Mhlanga and Moloi suggest the COVID-19 pandemic was a motivating factor towards digital transformation in South Africa that should have already been in process. In the post-pandemic era, there is an increasing global call to adopt information and communication technologies (ICTs) in teaching and learning. Mhlanga and Moloi recommend fiscal expansion of funding for online education. There is also a need to equip teachers and students with ICT skills for maximum benefit of digital education and move forward in South Africa's educational goals.
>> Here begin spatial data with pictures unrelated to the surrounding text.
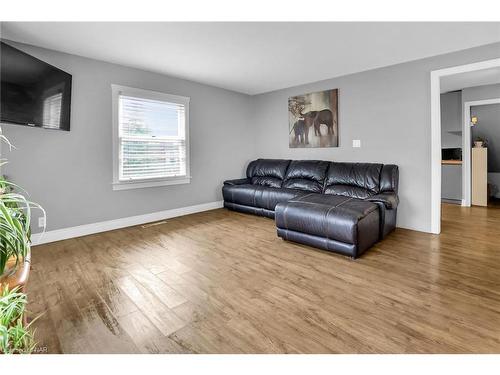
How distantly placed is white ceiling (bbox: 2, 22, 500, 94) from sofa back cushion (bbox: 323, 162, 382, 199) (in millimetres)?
1499

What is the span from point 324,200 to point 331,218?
488 mm

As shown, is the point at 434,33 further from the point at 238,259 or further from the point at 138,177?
the point at 138,177

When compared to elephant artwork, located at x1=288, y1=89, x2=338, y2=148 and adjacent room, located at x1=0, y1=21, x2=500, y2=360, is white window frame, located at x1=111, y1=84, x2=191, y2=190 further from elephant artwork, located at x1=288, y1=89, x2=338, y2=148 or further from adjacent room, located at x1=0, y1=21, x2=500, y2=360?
elephant artwork, located at x1=288, y1=89, x2=338, y2=148

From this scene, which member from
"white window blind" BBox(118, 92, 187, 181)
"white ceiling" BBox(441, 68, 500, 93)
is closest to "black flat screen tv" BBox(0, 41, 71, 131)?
"white window blind" BBox(118, 92, 187, 181)

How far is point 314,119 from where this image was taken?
15.8 ft

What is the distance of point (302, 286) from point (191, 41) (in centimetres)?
284

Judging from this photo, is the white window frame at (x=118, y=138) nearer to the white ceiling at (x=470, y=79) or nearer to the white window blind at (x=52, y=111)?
the white window blind at (x=52, y=111)

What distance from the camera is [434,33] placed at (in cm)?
284

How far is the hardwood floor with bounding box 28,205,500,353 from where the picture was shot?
154cm

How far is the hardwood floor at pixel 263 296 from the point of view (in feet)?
5.05

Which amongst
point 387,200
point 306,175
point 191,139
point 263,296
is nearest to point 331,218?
point 387,200

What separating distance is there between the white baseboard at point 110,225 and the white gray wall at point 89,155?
0.23ft

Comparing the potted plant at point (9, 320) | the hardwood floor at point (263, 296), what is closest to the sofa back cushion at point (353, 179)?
the hardwood floor at point (263, 296)

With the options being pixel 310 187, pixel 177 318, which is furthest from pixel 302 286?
pixel 310 187
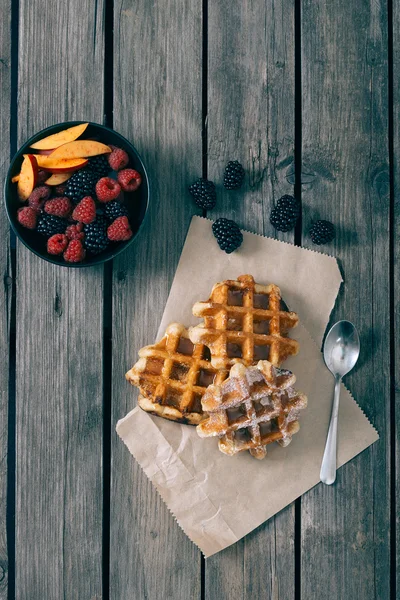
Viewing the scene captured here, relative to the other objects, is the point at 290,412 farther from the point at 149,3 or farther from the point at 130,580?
the point at 149,3

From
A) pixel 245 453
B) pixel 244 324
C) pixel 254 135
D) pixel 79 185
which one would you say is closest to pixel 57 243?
pixel 79 185

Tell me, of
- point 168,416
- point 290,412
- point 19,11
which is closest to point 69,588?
point 168,416

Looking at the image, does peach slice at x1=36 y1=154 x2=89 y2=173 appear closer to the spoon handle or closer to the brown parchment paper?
the brown parchment paper

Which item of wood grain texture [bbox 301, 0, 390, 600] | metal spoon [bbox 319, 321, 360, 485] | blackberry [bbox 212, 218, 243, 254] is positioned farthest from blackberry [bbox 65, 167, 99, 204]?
metal spoon [bbox 319, 321, 360, 485]

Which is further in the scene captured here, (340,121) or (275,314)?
(340,121)

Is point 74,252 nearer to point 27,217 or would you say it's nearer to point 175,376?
point 27,217

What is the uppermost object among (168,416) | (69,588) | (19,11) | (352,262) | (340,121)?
(19,11)
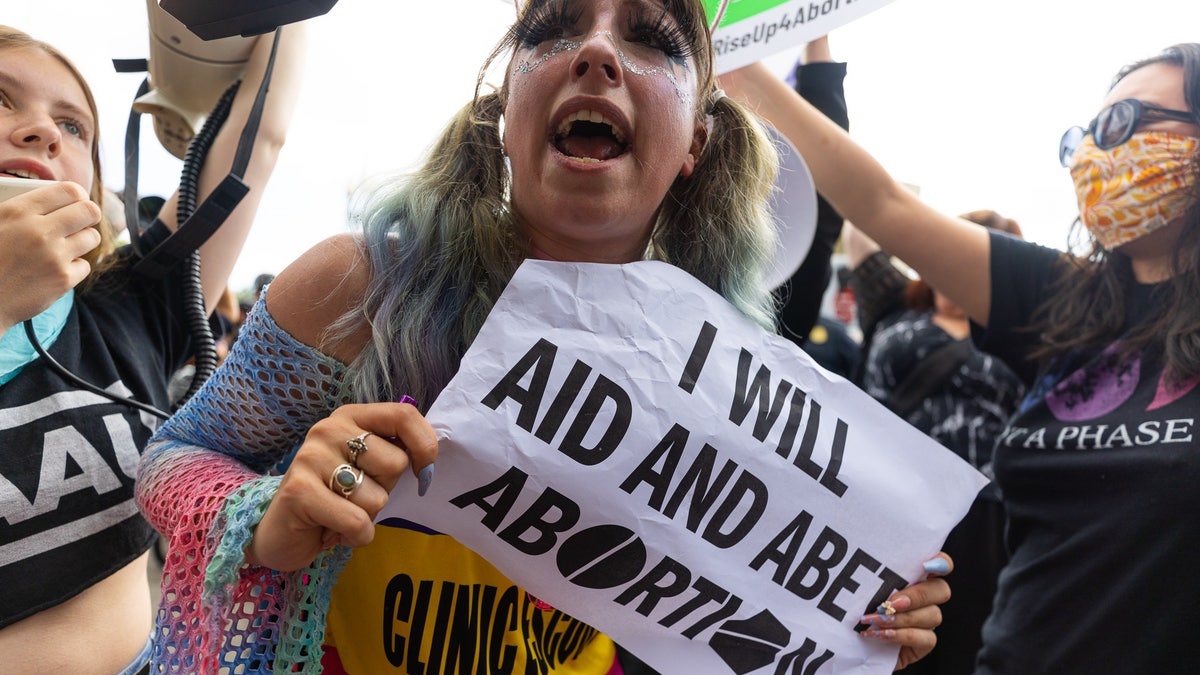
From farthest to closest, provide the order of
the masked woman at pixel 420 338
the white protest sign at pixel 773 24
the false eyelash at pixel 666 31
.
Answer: the white protest sign at pixel 773 24, the false eyelash at pixel 666 31, the masked woman at pixel 420 338

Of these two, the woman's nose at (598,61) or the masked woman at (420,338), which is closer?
the masked woman at (420,338)

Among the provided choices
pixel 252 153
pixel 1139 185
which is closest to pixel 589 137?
pixel 252 153

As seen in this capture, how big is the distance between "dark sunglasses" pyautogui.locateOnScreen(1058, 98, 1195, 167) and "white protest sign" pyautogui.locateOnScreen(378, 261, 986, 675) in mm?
1115

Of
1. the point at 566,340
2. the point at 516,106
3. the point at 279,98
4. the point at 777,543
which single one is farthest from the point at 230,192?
the point at 777,543

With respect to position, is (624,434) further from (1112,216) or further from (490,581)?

As discussed, ICT usage in South African education has slowly developed from computer use for basic functions like word processing to mobile technology and app usage by students and into web conferencing and massive distance learning prompted by the COVID-19 pandemic. Though barriers exist, including lack of internet infrastructure, lack of resources, and inequity in access, ICT likely will continue to be embraced in South African education.

== Performance ==
An independent study by Stellenbosch University researchers found that undue union influence and "critical educational factors", including weak institutional functionality, uneducated teachers and insufficient learning time, were responsible for poor academic performance in South Africa. Due to poor academic performance, teen pregnancy, and crime the country has a high dropout rate. In 2020, seven Limpopo schools (down from 9 the previous year, and among 18 nationwide) obtained a 0% pass rate in the National Senior Certificate exams. The locally dismal performance was ascribed to uncommitted teachers, proximity of schools to taverns, inactive governing bodies and the apartheid legacy. School curricula and the structuring of exams have been criticized as following an antiquated paradigm which does not cater to the requirements of innovation or the 4IR economy, while not addressing real-life problems like finding a job, thinking critically or conducting original research.

==Violence==
The South African Human Rights Commission has found that 40% of children interviewed said they had been the victims of crime at school. More than a fifth of sexual assaults on South African children were found to have taken place in schools. Gang fighting in schools, whereby dangerous weapons which include guns, are used, has also become common in recent years, specifically in Cape Town, Western Cape.

The Education Department and the Centre for Justice and Crime Prevention initiated a program named Hlayiseka to curb the epidemic of violence in South African schools.